3. I have been in contact with Géraldine Chopin, a conservation assistant at the Musée-Promenade at Marly, who very graciously discussed my project with me and sent me useful documents from their research center.  This will be very helpful in analysing the dog portraits of Desportes and Oudry displayed at Marly until the Revolution and now at the Louvre and the Musée de la Chasse et de la Nature in Paris.

4. For more on Desportes and Oudry, I visited the Musée international de la chasse (Gien) and the Musée de la Vénerie (Senlis) to visit their outstanding collection of works by these artists.  Both museums showcase outstanding collections of art and other objects inspired by the hunt in addition to trophies, musical instruments, etc. The diversity of their collections shows the extent to which the activity has influenced artists and popular culture since prehistory.

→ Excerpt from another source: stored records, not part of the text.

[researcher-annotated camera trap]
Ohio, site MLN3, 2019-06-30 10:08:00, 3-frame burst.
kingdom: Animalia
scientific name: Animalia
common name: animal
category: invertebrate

Something really interesting to note at Senlis- they have an “antique” taxidermied chien courant  or hunting dog on display.  Born in 1901, Dictateur died in 1913 and was preserved for posterity by his owner, the prince de La Tour d’Auvergne, on the eve of the First World War (an event that I learned drastically changed the history of hunting in France, as it destroyed not only large tracts of forests, but in the process, the amount of game they contained). He still has the “T”, sign of the La Tour d’Auvergne family, cut into the fur on his right flank with scissors.  Although this dog dates to the early-twentieth century, the practice of marking hunting dogs so that they could be easily identified or recognized dates back to the Middle Ages.  The king’s dogs at the Grand Chenil were identified by cross inside an overturned triangle on their right flank; this mark was captured by Oudry in the portait of Louis XV’s Polydore from 1726 (one of his most striking of the series, in my opinion) and on a greyhound in Wolf attacked by four dogs (at Gien) commissioned for the royal châ­teau at La Muette and exposed at the Salon in 1746. 

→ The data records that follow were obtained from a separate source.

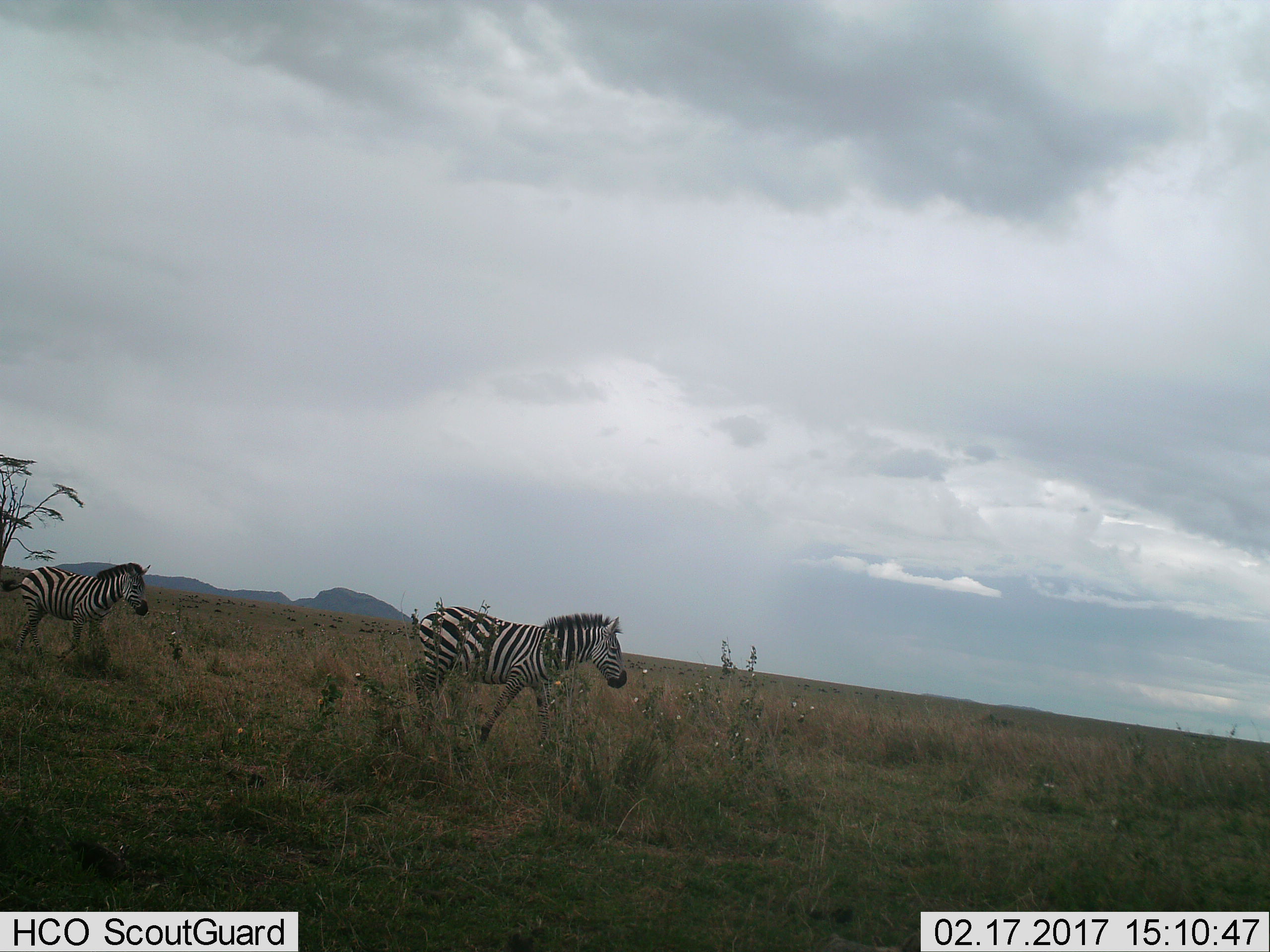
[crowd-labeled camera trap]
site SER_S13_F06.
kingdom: Animalia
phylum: Chordata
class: Mammalia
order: Perissodactyla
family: Equidae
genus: Equus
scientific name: Equus quagga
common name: plains zebra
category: zebraplains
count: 2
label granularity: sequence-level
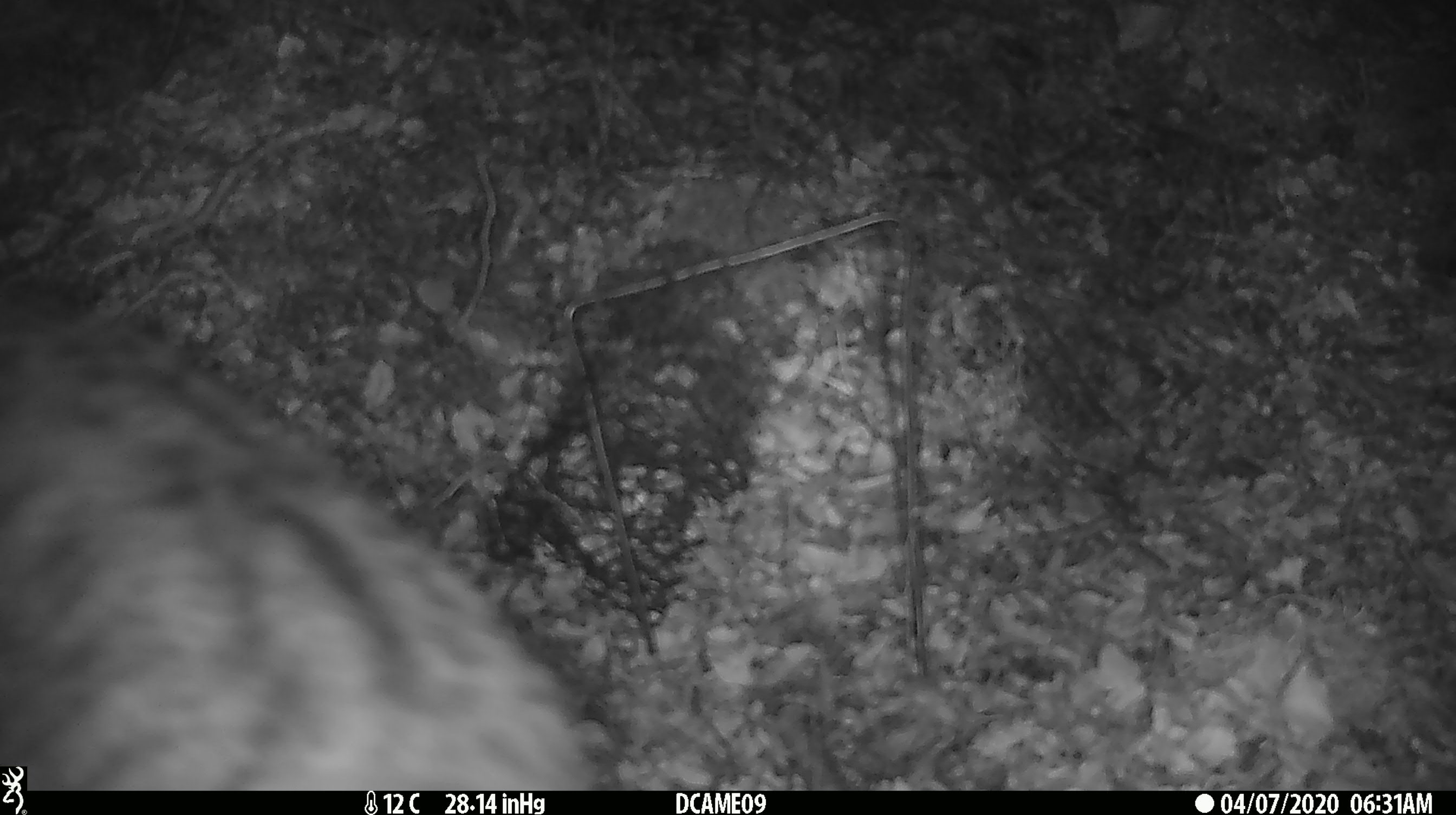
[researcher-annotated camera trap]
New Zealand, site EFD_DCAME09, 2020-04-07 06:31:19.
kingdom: Animalia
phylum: Chordata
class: Mammalia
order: Diprotodontia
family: Phalangeridae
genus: Trichosurus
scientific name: Trichosurus vulpecula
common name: common brushtail possum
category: possum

Polydore, 1726, Jean-Baptiste Oudry, Musée national du château de Fontainebleau

Although I’m out of time for this summer, thanks to a recent contact from my internship supervisor at the Louvre, I am planning on visiting the documentation center of the Musée de la Chasse et de la Nature during Christmas break.  This will be a great opportunity as I will have advanced on my writing by that point and will have a better idea of where I need to expand in addition to simply being inspired along the way.  I will be returning to France for Christmas with my family and will spend a good amount of time continuing research that I began this summer. 

This year went by too quickly, but I was able to get a lot of good sources from the Archives Nationales, the BnF, the Louvre, Marly, and Versailles, in addition to site visits and museums.  Although we live in a day and age where a lot of media is available electronically (the texts I find on googlebooks amaze me, I can’t believe some of the things that are uploaded onto it), nothing replaces the opportunity to actually go and visit the sites and places one is researching.  This isn’t specific to a project like mine which deals with history and art history.  I can definitely attest to the fact that it is easy to be overwhelmed by the amount of preexisting work on any topic.  However, given that the Grand Chenil  at Versailles no longer exists, the possibilites of going out and seeing similar structures was a unique experience that gave me real, hands-on context. The same can be said for visiting the works of Desportes and Oudry, now scattered among different collections as the original châteaux have since been destroyed, in-person. 

Field research gives any project a meaning and purpose, and this has been one of the highlights of my undergraduate experience!